━━ Records for the task

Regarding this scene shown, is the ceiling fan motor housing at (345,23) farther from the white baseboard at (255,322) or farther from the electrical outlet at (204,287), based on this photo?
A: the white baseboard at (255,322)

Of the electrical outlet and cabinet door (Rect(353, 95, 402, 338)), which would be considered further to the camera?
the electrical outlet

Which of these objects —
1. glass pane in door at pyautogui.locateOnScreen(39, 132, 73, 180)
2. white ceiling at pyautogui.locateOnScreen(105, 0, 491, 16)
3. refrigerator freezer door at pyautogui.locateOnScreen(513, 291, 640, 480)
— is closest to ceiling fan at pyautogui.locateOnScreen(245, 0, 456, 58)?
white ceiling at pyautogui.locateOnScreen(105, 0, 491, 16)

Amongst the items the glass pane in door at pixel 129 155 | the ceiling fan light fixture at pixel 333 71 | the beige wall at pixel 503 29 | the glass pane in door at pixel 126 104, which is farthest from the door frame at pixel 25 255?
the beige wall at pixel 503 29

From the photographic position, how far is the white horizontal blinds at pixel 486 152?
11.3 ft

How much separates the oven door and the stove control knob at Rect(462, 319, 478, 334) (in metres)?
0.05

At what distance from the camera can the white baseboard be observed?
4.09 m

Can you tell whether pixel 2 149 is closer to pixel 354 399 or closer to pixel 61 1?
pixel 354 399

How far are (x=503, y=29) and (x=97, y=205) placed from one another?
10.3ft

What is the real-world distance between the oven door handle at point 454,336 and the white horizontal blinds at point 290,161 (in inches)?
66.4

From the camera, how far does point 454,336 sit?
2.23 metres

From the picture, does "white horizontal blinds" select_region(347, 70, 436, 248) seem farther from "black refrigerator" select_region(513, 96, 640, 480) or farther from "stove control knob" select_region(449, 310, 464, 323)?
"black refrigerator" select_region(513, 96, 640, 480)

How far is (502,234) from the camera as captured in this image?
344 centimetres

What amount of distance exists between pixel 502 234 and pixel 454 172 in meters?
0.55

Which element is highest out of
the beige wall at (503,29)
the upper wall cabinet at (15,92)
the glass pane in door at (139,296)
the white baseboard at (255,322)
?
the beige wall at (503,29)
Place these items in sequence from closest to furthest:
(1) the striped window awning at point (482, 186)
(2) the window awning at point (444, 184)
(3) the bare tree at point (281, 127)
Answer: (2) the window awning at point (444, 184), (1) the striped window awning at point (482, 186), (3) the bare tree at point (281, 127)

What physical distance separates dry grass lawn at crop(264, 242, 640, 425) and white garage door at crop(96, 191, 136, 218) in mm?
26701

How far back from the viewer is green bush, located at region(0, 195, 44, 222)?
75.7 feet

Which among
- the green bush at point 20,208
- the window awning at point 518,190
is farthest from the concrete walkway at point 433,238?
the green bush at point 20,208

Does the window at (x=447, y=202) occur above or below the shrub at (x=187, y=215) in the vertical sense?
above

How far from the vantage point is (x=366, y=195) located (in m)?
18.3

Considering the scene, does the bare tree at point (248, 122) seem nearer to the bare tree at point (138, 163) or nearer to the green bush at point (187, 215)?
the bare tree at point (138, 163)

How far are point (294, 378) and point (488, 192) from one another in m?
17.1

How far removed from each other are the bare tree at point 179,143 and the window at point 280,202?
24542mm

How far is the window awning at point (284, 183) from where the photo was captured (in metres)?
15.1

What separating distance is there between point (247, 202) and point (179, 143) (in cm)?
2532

━━━━
━━ Records for the task

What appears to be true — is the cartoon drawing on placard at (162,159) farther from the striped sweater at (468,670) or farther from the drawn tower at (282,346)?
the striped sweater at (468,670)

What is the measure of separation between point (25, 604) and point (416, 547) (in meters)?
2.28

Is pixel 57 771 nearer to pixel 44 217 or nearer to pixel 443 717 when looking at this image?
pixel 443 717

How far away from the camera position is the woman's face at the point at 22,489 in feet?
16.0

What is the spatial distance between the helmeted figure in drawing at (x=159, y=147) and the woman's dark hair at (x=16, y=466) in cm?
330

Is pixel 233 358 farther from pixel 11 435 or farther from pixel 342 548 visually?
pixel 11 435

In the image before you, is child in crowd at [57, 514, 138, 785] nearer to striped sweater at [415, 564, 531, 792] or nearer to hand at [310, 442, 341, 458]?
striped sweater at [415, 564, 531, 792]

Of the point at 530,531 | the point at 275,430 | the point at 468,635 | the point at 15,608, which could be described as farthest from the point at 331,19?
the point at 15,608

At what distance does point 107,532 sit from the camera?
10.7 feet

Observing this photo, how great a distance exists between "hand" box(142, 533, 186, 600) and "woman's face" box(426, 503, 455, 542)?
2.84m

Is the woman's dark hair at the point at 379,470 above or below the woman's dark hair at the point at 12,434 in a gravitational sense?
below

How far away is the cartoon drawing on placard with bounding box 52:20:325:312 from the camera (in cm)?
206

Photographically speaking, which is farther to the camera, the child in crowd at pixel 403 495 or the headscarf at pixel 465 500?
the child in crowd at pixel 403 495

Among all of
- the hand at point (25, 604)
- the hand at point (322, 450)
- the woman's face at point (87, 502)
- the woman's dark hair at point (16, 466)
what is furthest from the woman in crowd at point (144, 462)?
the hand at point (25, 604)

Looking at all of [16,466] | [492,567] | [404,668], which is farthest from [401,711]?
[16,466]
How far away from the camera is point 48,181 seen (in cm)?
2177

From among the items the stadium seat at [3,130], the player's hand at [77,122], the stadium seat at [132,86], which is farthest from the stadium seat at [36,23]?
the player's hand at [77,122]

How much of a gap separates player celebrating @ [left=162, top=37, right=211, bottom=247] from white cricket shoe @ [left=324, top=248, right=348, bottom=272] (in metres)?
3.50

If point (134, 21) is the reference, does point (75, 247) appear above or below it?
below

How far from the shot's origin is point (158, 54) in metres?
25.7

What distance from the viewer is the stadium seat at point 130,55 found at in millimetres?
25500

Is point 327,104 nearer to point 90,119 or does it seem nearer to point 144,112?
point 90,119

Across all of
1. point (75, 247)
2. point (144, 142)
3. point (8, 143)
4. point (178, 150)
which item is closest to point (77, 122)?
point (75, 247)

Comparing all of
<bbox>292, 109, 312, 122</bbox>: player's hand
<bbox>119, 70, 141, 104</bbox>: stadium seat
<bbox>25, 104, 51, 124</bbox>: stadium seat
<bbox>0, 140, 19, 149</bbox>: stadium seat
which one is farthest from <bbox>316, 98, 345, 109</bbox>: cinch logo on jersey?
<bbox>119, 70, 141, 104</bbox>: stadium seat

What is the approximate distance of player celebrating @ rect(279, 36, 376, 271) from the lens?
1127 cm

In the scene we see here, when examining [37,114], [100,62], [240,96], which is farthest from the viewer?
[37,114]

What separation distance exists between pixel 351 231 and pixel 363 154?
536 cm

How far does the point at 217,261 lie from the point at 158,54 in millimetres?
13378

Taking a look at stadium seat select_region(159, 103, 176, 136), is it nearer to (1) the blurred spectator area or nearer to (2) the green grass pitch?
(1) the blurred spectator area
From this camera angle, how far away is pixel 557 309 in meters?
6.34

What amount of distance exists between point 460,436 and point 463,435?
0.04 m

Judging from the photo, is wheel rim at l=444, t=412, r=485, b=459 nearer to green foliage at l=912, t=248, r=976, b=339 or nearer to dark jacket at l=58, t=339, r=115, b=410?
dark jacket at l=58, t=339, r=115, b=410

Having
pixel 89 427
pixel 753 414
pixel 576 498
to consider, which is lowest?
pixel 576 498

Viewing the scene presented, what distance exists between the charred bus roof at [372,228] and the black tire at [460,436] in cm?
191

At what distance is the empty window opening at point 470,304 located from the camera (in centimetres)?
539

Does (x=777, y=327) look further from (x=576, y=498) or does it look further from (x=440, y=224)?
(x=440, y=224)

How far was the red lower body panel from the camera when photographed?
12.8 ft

━━━━

* Task description *
Put the material from the line with "Regarding this scene" to the line with "A: the white baseboard at (255,322)" into a numbered list, leaving out any blank lines.

* The reply *
1. Regarding this scene shown, is the ceiling fan motor housing at (345,23) farther from the white baseboard at (255,322) or farther from the electrical outlet at (204,287), based on this photo?
2. A: the white baseboard at (255,322)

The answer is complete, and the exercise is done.